Work to do: Render every one of the entries below as a numbered list, omitting blank lines. Leave the pictures out of the answer.

Data records:
================

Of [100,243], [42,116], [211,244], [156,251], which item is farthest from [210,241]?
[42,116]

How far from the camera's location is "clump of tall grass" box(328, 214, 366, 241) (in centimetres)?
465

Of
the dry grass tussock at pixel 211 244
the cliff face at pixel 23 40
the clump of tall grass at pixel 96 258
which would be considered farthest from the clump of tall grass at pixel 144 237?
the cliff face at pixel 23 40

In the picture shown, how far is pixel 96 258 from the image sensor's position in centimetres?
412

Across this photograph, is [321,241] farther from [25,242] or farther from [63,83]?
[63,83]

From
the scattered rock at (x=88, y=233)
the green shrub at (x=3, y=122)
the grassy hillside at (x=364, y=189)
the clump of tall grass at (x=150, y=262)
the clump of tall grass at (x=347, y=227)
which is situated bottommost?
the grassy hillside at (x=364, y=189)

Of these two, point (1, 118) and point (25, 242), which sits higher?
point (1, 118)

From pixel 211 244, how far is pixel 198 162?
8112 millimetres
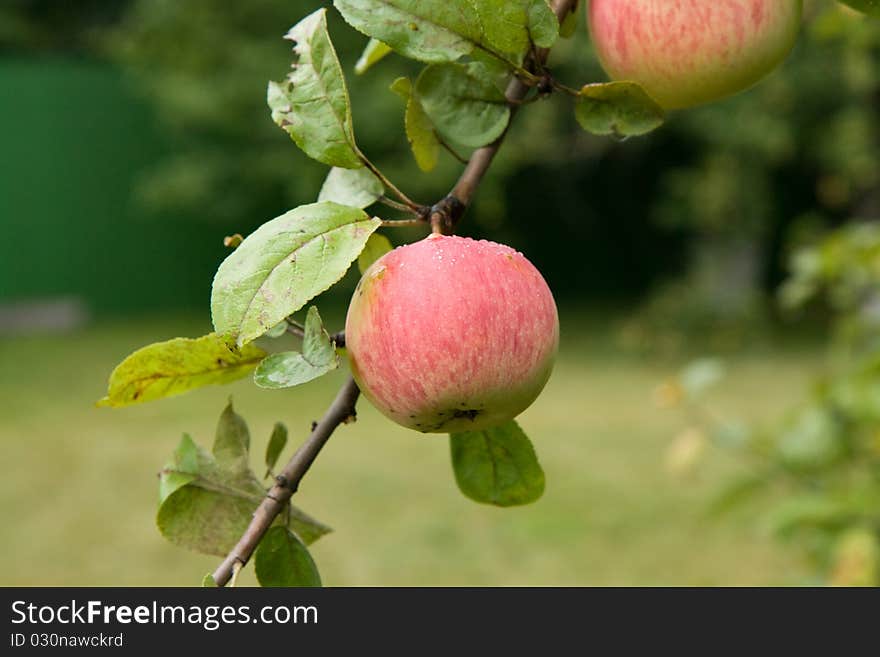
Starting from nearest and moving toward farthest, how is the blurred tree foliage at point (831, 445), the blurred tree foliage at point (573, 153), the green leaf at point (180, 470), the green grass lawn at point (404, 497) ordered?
1. the green leaf at point (180, 470)
2. the blurred tree foliage at point (831, 445)
3. the green grass lawn at point (404, 497)
4. the blurred tree foliage at point (573, 153)

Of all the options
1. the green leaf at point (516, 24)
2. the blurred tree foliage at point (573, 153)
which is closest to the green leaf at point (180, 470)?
the green leaf at point (516, 24)

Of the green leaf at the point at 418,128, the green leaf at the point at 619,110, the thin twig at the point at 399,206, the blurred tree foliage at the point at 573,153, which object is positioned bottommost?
the thin twig at the point at 399,206

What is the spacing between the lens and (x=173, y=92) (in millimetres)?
6562

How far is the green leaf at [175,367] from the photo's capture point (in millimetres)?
494

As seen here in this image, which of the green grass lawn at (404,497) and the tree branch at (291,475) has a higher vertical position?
the green grass lawn at (404,497)

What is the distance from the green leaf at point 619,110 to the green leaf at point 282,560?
0.23 m

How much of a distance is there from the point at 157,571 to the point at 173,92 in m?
4.01

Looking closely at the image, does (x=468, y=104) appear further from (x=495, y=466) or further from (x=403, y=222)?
(x=495, y=466)

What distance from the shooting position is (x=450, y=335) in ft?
1.48

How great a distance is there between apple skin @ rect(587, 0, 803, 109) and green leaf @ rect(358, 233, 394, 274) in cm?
14

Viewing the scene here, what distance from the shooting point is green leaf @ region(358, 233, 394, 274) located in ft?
1.78

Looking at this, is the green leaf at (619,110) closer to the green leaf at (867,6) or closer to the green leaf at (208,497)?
the green leaf at (867,6)

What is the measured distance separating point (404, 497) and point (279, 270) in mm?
3524
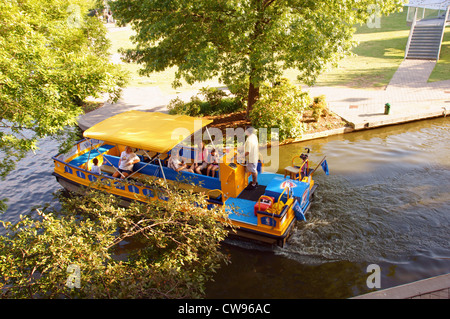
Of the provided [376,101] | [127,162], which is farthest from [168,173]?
[376,101]

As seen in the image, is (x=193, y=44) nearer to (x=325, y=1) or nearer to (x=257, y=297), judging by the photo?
(x=325, y=1)

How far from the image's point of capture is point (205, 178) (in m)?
9.20

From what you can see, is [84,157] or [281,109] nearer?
[84,157]

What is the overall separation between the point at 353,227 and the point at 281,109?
6639 mm

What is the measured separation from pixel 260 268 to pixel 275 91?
871cm

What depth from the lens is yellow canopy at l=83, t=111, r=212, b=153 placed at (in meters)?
8.95

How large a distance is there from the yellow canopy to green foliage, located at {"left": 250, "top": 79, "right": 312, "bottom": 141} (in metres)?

================

Solution:
1. Of [100,243], [42,116], [211,244], [156,251], which item is farthest from [210,241]?
2. [42,116]
3. How far from the camera's location is "clump of tall grass" box(328, 214, 366, 241) (in centimetres)?
4. 465
5. Of
6. the dry grass tussock at pixel 211 244
7. the cliff face at pixel 23 40
8. the clump of tall grass at pixel 96 258
9. which would be considered farthest from the clump of tall grass at pixel 144 237?
10. the cliff face at pixel 23 40
11. In the picture shown, how far is pixel 96 258 from the image sensor's position in centimetres?
12. 412
13. Across this photograph, is [321,241] farther from [25,242] or farther from [63,83]?
14. [63,83]
15. From
16. the scattered rock at (x=88, y=233)
17. the green shrub at (x=3, y=122)
18. the grassy hillside at (x=364, y=189)
19. the clump of tall grass at (x=150, y=262)
20. the clump of tall grass at (x=347, y=227)
21. which is situated bottommost?
22. the grassy hillside at (x=364, y=189)
23. Of these two, point (1, 118) and point (25, 242), which sits higher?
24. point (1, 118)
25. From pixel 211 244, how far is pixel 198 162?
26. 8112 millimetres
27. Starting from nearest and moving toward farthest, how is the blurred tree foliage at point (831, 445), the blurred tree foliage at point (573, 153), the green leaf at point (180, 470), the green grass lawn at point (404, 497) ordered?
28. 1. the green leaf at point (180, 470)
29. 2. the blurred tree foliage at point (831, 445)
30. 3. the green grass lawn at point (404, 497)
31. 4. the blurred tree foliage at point (573, 153)
32. Of all the options
33. 1. the green leaf at point (516, 24)
34. 2. the blurred tree foliage at point (573, 153)
35. which is closest to the green leaf at point (180, 470)?
36. the green leaf at point (516, 24)
37. Of the green leaf at the point at 418,128, the green leaf at the point at 619,110, the thin twig at the point at 399,206, the blurred tree foliage at the point at 573,153, which object is positioned bottommost?
38. the thin twig at the point at 399,206
39. What is the spacing between the lens and (x=173, y=92) (in millimetres)?
40. 6562
41. How far is the green leaf at [175,367] from the photo's capture point (in millimetres)?
42. 494
43. As seen here in this image, which of the green grass lawn at (404,497) and the tree branch at (291,475) has a higher vertical position?
44. the green grass lawn at (404,497)
45. What is the distance from the green leaf at point 619,110 to the green leaf at point 282,560?
46. 0.23 m
47. How much of a distance is there from the point at 157,571 to the point at 173,92 in m?
48. 4.01
49. Looking closely at the image, does (x=468, y=104) appear further from (x=495, y=466) or further from (x=403, y=222)?
50. (x=495, y=466)
51. What distance from the shooting position is (x=450, y=335) in ft?
52. 1.48
53. How great a distance is there between apple skin @ rect(587, 0, 803, 109) and green leaf @ rect(358, 233, 394, 274) in cm?
54. 14
55. Viewing the scene here, what distance from the shooting point is green leaf @ region(358, 233, 394, 274) located in ft?
56. 1.78
57. Looking at this, is the green leaf at (619,110) closer to the green leaf at (867,6) or closer to the green leaf at (208,497)?
58. the green leaf at (867,6)
59. What is the measured distance separating point (404, 497) and point (279, 270) in mm?
60. 3524
61. Of the provided [376,101] | [127,162], which is farthest from [168,173]?
62. [376,101]
63. As seen in the image, is (x=193, y=44) nearer to (x=325, y=1) or nearer to (x=257, y=297), judging by the photo?
64. (x=325, y=1)
65. How far from the image's point of capture is point (205, 178) (in m)?
66. 9.20
67. From what you can see, is [84,157] or [281,109] nearer?
68. [84,157]
69. What is the overall separation between the point at 353,227 and the point at 281,109?
70. 6639 mm
71. What is the measured separation from pixel 260 268 to pixel 275 91?
72. 871cm
73. What depth from the lens is yellow canopy at l=83, t=111, r=212, b=153 placed at (in meters)?
74. 8.95
75. How large a distance is there from the yellow canopy to green foliage, located at {"left": 250, "top": 79, "right": 312, "bottom": 141} (in metres)?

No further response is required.